• _Selected text_:
##############################

HOUSTON–(BUSINESS WIRE)–Carrizo Oil & Gas, Inc. (Nasdaq: CRZO) today announced the Company’s financial results for the fourth quarter and full-year 2017 and provided an operational update, which includes the following highlights:
- Total production of 62,417 Boe/d, 39% above the fourth quarter of 2016 and above the high-end of the Company’s guidance range
- Crude oil production of 40,206 Bbls/d, 40% above the fourth quarter of 2016
- Net loss attributable to common shareholders of $23.4 million, or $0.29 per diluted share, and Net cash provided by operating activities of $142.4 million
- Adjusted net income attributable to common shareholders of $47.9 million, or $0.58 per diluted share, and Adjusted EBITDA of $184.1 million
- Adjusted EBITDA margin of $32/Boe, an increase of 23% versus the prior quarter
- Proved reserves of 261.7 MMBoe, a 31% increase over year-end 2016
- 564% reserve replacement from all sources at a finding, development, and acquisition (FD&A) cost of $13.47 per Boe
- 2018 capital expenditure guidance of $750-$800 million, which reflects an increase in oilfield service costs
- 2018 production guidance of 58,500-60,100 Boe/d, equivalent to pro forma annual growth of more than 30%
Carrizo reported fourth quarter of 2017 net loss attributable to common shareholders of $23.4 million, or $0.29 per basic and diluted share, compared to a net loss attributable to common shareholders of $0.8 million, or $0.01 per basic and diluted share in the fourth quarter of 2016. The net loss attributable to common shareholders for the fourth quarter of 2017 and the fourth quarter of 2016 include certain items typically excluded from published estimates by the investment community. Adjusted net income attributable to common shareholders, which excludes the impact of these items as described in the non-GAAP reconciliation tables included below, for the fourth quarter of 2017 was $47.9 million, or $0.58 per diluted share, compared to $28.4 million, or $0.44 per diluted share, in the fourth quarter of 2016.
For the fourth quarter of 2017, Adjusted EBITDA was $184.1 million, an increase of 56% from the prior-year quarter primarily due to higher production volumes and commodity prices. This represents the highest level of quarterly Adjusted EBITDA that the Company has reported. Adjusted EBITDA and the reconciliation to net income (loss) attributable to common shareholders are presented in the non-GAAP reconciliation tables included below.

##############################

• _Raw data_:
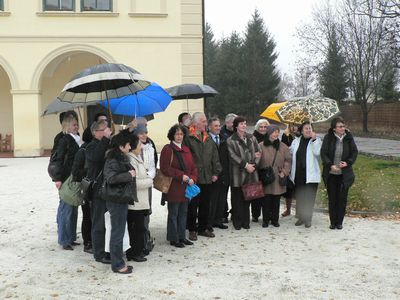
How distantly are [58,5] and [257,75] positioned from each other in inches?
1230

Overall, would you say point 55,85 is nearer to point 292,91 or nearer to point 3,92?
point 3,92

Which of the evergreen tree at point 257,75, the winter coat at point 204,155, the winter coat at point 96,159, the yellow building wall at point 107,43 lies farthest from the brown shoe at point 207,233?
the evergreen tree at point 257,75

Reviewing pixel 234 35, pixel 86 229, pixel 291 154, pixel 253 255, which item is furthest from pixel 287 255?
pixel 234 35

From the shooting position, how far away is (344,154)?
6781 mm

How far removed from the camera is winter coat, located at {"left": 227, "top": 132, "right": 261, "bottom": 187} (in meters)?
6.82

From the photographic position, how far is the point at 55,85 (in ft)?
69.6

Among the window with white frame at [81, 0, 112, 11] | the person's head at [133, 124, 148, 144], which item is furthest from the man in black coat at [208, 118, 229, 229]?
the window with white frame at [81, 0, 112, 11]

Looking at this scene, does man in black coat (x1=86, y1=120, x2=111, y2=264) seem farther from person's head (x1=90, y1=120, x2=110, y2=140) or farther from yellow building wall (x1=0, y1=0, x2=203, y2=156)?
yellow building wall (x1=0, y1=0, x2=203, y2=156)

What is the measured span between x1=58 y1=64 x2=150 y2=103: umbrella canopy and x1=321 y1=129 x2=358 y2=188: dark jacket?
2898mm

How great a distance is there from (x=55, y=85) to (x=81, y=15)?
15.4ft

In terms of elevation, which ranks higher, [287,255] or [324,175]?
[324,175]

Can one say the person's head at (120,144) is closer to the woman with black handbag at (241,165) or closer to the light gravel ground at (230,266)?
the light gravel ground at (230,266)

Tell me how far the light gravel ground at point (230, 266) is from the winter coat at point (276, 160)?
0.62 m

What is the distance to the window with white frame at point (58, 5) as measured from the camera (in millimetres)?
17766
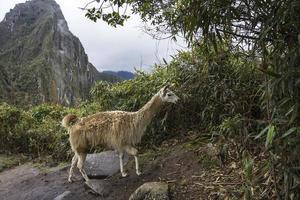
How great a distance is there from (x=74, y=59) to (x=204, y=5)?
107 metres

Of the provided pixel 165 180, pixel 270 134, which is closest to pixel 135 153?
pixel 165 180

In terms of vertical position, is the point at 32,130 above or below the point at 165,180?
above

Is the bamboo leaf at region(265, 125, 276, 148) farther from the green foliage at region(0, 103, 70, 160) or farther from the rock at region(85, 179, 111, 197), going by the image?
the green foliage at region(0, 103, 70, 160)

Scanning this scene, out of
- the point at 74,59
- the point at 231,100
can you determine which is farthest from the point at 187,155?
the point at 74,59

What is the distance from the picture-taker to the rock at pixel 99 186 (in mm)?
7641

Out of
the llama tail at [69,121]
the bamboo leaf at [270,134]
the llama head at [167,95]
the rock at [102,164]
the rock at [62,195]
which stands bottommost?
the rock at [62,195]

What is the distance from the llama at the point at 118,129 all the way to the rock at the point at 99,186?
0.39 ft

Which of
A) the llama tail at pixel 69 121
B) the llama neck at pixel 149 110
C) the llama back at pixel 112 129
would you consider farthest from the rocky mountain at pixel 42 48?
the llama neck at pixel 149 110

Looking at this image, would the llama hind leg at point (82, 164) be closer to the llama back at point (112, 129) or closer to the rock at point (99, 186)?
the rock at point (99, 186)

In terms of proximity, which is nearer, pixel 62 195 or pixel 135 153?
pixel 135 153

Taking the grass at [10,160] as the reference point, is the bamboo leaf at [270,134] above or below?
above

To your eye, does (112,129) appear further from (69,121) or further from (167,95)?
(167,95)

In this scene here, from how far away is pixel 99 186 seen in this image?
7.80 metres

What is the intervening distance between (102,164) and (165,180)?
5.10ft
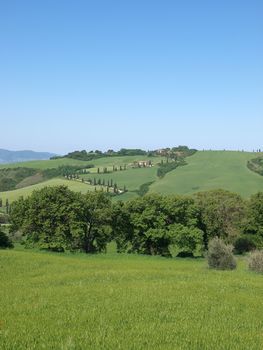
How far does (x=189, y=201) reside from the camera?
76.2 metres

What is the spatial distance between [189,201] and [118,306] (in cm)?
6012

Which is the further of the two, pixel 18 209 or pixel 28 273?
pixel 18 209

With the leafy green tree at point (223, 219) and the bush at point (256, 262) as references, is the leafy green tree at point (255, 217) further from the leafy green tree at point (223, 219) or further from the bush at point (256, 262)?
the bush at point (256, 262)

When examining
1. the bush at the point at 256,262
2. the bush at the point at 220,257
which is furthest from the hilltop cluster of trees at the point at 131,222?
the bush at the point at 256,262

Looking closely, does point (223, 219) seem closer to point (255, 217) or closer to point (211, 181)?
point (255, 217)

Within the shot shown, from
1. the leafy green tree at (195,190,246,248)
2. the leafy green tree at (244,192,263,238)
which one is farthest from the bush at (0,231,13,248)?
the leafy green tree at (244,192,263,238)

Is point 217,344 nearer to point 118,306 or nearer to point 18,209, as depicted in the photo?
point 118,306

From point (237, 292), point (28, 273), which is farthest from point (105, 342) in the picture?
point (28, 273)

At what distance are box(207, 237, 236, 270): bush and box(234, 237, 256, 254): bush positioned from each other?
35336 millimetres

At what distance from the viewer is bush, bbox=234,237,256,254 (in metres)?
76.0

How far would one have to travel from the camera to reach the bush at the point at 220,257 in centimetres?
4112

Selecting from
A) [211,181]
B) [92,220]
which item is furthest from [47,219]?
[211,181]

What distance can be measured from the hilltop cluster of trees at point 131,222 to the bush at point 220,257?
2877 centimetres

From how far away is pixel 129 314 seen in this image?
15633 mm
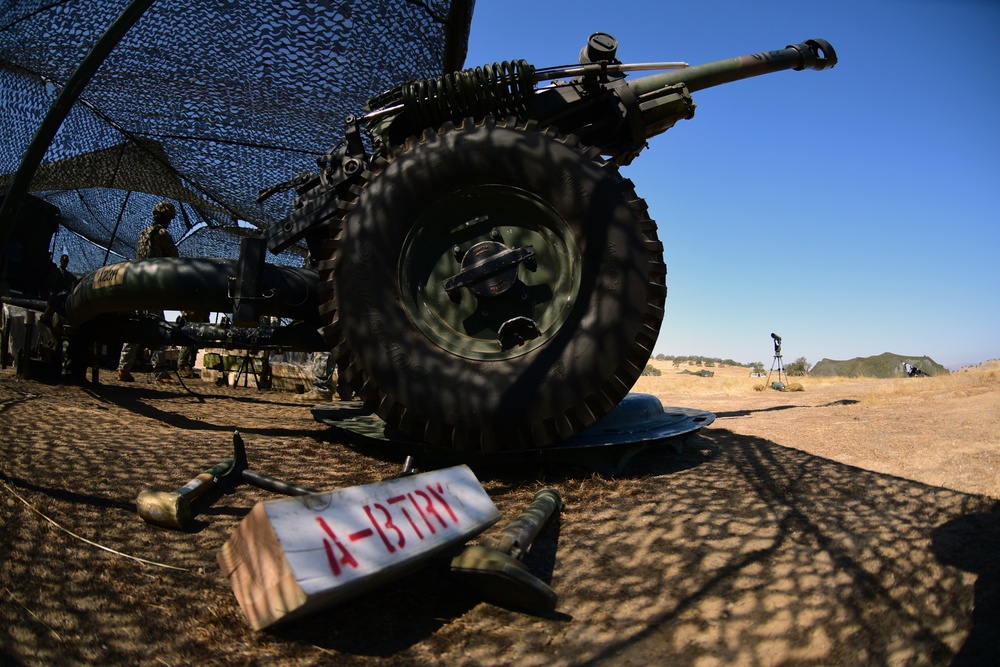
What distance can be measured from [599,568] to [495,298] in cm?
129

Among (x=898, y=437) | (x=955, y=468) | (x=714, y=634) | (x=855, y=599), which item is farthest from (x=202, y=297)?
(x=898, y=437)

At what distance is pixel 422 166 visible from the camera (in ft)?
8.63

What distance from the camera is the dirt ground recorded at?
1.30 metres

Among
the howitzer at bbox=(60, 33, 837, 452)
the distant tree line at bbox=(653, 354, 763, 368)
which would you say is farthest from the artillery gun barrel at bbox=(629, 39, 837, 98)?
the distant tree line at bbox=(653, 354, 763, 368)

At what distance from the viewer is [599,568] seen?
1.73 meters

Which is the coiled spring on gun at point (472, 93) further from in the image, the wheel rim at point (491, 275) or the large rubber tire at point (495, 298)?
the wheel rim at point (491, 275)

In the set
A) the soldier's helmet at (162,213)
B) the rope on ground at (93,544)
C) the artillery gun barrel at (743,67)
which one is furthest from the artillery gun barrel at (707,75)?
the soldier's helmet at (162,213)

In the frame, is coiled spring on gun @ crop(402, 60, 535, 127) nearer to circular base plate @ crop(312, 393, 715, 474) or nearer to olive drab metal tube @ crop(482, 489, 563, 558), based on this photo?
circular base plate @ crop(312, 393, 715, 474)

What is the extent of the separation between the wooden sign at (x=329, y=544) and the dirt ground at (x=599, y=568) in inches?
5.4

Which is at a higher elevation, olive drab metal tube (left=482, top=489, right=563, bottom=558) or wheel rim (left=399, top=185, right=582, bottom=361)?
wheel rim (left=399, top=185, right=582, bottom=361)

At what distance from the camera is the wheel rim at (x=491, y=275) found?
2.54 metres

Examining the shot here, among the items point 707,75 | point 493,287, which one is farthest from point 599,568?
point 707,75

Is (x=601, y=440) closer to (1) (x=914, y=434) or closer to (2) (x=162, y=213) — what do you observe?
(1) (x=914, y=434)

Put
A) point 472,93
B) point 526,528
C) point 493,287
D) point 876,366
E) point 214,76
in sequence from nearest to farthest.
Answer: point 526,528 → point 493,287 → point 472,93 → point 214,76 → point 876,366
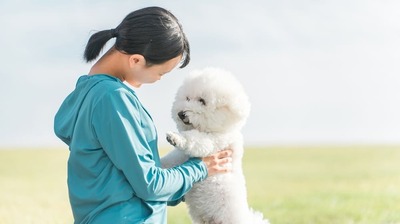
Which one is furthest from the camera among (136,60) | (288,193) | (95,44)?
(288,193)

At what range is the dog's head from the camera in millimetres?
1973

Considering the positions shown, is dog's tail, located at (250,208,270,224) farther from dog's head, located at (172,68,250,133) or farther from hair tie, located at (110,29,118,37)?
hair tie, located at (110,29,118,37)

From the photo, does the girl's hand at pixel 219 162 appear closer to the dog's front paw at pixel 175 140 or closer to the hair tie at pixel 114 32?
the dog's front paw at pixel 175 140

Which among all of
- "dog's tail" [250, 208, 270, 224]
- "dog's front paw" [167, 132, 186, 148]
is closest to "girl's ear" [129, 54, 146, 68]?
"dog's front paw" [167, 132, 186, 148]

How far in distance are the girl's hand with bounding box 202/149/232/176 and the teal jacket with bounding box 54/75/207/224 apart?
0.12 meters

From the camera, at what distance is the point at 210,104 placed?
1974mm

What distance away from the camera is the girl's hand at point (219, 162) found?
1903 millimetres

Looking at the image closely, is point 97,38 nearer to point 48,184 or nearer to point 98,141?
point 98,141

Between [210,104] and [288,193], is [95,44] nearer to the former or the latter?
[210,104]

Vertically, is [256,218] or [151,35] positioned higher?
[151,35]

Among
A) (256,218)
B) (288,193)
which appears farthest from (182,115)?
→ (288,193)

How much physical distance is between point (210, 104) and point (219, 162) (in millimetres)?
181

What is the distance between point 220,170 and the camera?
194cm

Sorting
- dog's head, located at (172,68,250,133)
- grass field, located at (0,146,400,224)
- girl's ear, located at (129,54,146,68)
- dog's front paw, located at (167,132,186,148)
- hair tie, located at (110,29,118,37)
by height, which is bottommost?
grass field, located at (0,146,400,224)
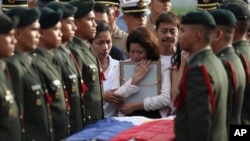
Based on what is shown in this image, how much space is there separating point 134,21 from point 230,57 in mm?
3406

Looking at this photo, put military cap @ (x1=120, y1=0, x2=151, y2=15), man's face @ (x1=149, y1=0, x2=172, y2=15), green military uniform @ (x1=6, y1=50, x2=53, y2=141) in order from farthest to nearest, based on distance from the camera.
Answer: man's face @ (x1=149, y1=0, x2=172, y2=15)
military cap @ (x1=120, y1=0, x2=151, y2=15)
green military uniform @ (x1=6, y1=50, x2=53, y2=141)

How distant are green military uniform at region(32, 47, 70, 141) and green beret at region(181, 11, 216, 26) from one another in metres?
1.21

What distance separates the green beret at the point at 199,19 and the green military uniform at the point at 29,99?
1.19m

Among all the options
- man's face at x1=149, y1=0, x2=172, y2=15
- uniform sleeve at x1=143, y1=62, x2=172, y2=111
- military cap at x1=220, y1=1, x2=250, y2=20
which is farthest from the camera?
man's face at x1=149, y1=0, x2=172, y2=15

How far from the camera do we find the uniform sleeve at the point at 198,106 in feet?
24.1

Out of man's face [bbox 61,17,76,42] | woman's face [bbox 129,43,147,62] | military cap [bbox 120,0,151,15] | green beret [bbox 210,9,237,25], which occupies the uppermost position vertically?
green beret [bbox 210,9,237,25]

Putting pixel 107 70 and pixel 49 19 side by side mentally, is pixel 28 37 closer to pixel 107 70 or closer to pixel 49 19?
pixel 49 19

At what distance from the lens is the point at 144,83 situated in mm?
9562

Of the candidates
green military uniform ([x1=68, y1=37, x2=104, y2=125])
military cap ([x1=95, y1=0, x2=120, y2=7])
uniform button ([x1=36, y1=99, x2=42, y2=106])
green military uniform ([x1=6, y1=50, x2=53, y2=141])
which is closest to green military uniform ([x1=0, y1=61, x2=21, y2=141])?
green military uniform ([x1=6, y1=50, x2=53, y2=141])

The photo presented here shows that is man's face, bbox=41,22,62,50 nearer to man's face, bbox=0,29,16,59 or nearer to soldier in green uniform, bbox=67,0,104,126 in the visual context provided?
soldier in green uniform, bbox=67,0,104,126

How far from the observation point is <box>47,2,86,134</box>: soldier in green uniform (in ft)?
28.7

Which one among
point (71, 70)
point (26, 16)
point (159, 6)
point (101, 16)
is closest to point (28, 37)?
point (26, 16)

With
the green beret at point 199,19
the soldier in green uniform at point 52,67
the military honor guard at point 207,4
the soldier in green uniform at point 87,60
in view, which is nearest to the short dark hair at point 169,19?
the soldier in green uniform at point 87,60

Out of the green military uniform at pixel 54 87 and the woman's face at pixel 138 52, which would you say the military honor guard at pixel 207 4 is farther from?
the green military uniform at pixel 54 87
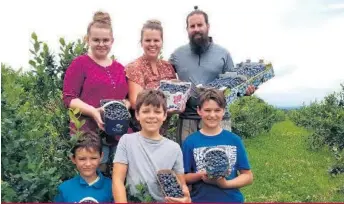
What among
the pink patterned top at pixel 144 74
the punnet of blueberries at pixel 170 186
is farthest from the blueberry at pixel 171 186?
the pink patterned top at pixel 144 74

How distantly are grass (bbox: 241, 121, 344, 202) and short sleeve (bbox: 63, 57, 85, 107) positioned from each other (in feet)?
18.5

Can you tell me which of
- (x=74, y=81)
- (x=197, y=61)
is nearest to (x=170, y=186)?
(x=74, y=81)

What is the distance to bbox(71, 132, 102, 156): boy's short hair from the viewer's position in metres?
4.68

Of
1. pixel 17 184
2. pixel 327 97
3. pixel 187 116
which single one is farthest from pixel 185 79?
pixel 327 97

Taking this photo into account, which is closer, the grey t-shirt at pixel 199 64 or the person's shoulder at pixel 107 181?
the person's shoulder at pixel 107 181

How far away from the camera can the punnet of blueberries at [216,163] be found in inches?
177

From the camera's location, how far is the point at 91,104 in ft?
16.2

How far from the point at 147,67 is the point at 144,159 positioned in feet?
3.42

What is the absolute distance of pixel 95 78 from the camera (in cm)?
489

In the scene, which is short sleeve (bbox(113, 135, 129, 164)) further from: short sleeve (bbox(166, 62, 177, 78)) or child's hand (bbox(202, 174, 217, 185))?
short sleeve (bbox(166, 62, 177, 78))

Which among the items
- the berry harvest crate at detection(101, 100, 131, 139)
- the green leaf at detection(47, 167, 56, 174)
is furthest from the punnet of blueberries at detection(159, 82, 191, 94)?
the green leaf at detection(47, 167, 56, 174)

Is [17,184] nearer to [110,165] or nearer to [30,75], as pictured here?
[110,165]

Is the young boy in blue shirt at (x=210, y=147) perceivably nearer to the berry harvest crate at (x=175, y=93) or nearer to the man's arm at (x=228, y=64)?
the berry harvest crate at (x=175, y=93)

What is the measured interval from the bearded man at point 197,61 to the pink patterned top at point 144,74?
455 millimetres
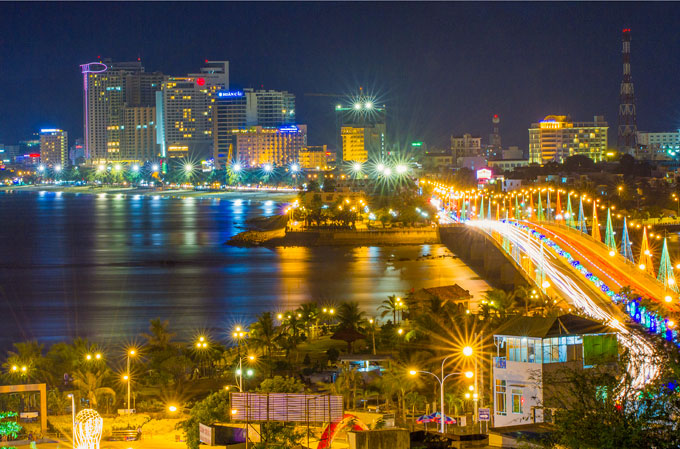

##############################

• _Tasks_:
**A)** Collect every line of the listing that contains the word "distantly", with case counting.
**B)** Carry on with the Carrizo earnings release from the point where it stops.
The earnings release and the listing have no connection to each other.

• _Results for the exercise_:
**A)**
How distantly are [58,5] and [257,75] positioned from each other in inches?
How distantly are grass (bbox: 241, 121, 344, 202) and short sleeve (bbox: 63, 57, 85, 107) positioned from each other (in feet)?

**B)**
Production volumes during the fourth quarter of 2017 were 5,742 MBoe, or 62,417 Boe/d, an increase of 39% versus the fourth quarter of 2016. The year-over-year production growth was driven by drilling activity in the Eagle Ford Shale and Delaware Basin plus the addition of production from the Sanchez property acquisition in late 2016 and the ExL property acquisition during the third quarter, partially offset by the divestiture of the Company’s Appalachian operations during the quarter. Crude oil production during the fourth quarter of 2017 averaged 40,206 Bbls/d, an increase of 40% versus the fourth quarter of 2016; natural gas and NGL production were 78,182 Mcf/d and 9,181 Bbls/d, respectively, during the fourth quarter of 2017. Fourth quarter of 2017 production exceeded the high end of the Company’s guidance range of 60,933-62,200 Boe/d.
Drilling, completion, and infrastructure capital expenditures for the fourth quarter of 2017 were $210.4 million. Approximately 49% of the fourth quarter drilling, completion, and infrastructure spending was in the Delaware Basin, while approximately 48% was in the Eagle Ford Shale. Land and seismic expenditures during the quarter were $4.5 million, and were primarily focused in the Delaware Basin.
2017 Proved Reserves
The Company’s proved reserves as of December 31, 2017 were 261.7 MMBoe, a 31% increase over year-end 2016, including 167.4 MMBbls of crude oil, a 30% increase over year-end 2016. This represents the highest level of crude oil reserves Carrizo has reported. The Company’s PV-10 value was $2.6 billion as of December 31, 2017.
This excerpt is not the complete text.